Horner poi ha smentito un interesse Red Bull nei confronti di Binotto: “Non vedo quale ruolo avrebbe potuto svolgere da noi. Ovviamente lo scorso anno è stato difficile per lui in Ferrari, anche se hanno fatto un grande balzo in avanti. Forse avrà opportunità in qualche team più in basso in griglia”.

Horner ha raccontato il tutto almeno per un paio di motivi: destabilizzare una squadra che già di suo si destabilizza spesso (raccontare pubblicamente che Vasseur non era una prima scelta non è esattamete quel che serviva) e gonfiare un po’ il suo ego che è già abbastanza smisurato.

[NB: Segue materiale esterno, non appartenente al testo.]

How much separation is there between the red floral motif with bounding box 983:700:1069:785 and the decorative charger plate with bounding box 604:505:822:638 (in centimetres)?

Che Christian Horner sia un grande gestore di uomini non abbiameo dubbi. La Red Bull l’ha praticamete creata sulle ceneri della Jaguar. Certo lo ha fatto con i denari di Herr Mateschitz e con il genio di Adrian Newey.

E qui mi viene da dire che la Ferrari abbia sbagliato il bersaglio: non doveva cercare Horner, ma rioprovarci una volta di più con Adrian Newey, offrendogli qualsiasi cosa. Anche se oggi la Formula 1 non è più un one man show, lui sa esattamente come far funzionare un reparto tecnico. Oggi è rimasto l’ultimo uomo in grado di fare la differenza. Non Christian Horner o Toto Wolff. Lui solo Adrian Newey.

Ps: aspettiamoci presto una rivelazione di Toto Wolff in cui ammetterà di esser stato cercato dalla Ferrari. Mi meraviglierei del contrario.